Broadband speeds on the Channel island immediately slowed to a trickle after the data cables, owned by telco JT, and the voice traffic cable, owned by ISP Sure, were severed. Network operators rerouted data to a separate cable connecting Jersey to the main French data networks to pick up the slack, but speeds are still below their usual level.

"We are working as quickly as we can to get our undersea cables repaired, and normal service resumed, and will keep customers up-to-date with what is an extremely challenging emergency engineering operation at sea," said Daragh McDermott, director of corporate affairs at JT.

"It is exceptionally unlucky and unprecedented for three submarine cables to the UK to be cut in the same day, and it proves the value of having multiple links in the network, in order to provide a backup connection via France."

The coastguard is investigating, and the ship involved was reportedly the King Arthur, an Italian-registered liquefied petroleum gas tanker. It is believed to have anchored in a restricted area over the submarine cables and then dragged its anchor over them.

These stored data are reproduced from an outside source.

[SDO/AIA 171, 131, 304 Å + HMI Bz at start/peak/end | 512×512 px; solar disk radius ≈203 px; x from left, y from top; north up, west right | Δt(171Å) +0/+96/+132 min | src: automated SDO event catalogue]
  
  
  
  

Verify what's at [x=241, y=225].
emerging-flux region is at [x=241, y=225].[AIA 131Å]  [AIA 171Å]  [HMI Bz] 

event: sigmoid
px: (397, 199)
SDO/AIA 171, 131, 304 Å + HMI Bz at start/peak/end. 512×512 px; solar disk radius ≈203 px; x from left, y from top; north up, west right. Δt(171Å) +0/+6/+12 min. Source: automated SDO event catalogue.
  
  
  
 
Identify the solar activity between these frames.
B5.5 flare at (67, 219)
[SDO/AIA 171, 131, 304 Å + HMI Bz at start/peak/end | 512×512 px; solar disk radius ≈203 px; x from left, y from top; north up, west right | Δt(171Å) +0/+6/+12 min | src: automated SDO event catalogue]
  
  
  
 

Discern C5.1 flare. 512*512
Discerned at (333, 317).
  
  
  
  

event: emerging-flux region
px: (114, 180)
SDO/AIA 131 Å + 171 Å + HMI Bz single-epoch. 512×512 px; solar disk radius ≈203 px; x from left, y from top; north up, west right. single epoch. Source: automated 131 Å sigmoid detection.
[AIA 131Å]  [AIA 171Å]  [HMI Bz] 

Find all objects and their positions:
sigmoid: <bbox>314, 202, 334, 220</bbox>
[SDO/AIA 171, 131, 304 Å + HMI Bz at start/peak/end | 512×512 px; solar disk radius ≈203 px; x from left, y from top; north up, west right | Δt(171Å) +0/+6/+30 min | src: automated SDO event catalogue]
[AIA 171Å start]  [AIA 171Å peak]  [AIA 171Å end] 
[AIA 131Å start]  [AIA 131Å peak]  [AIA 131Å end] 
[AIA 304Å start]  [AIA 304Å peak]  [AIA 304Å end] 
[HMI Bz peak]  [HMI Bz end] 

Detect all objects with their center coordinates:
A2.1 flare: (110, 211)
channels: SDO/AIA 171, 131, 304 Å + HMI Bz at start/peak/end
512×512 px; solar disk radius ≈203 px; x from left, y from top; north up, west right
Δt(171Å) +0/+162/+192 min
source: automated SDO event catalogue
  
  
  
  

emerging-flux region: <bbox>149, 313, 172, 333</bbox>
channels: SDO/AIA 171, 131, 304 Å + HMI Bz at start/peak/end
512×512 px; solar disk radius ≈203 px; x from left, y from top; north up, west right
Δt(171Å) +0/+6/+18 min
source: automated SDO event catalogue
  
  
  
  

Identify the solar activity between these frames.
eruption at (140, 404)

Luckily the cables are in relatively shallow waters, which should make finding the broken ends relatively easy. Divers or an unmanned submersible can be used in this case. For deep ocean breaks, cable repairers have to fish around on the seabed trying to find broken cables, which can be a long and expensive process.

Once found, the fiber optic cables will be spliced together, or a new section can be glued into place on the data pipe, before the whole thing is lowered back into the water.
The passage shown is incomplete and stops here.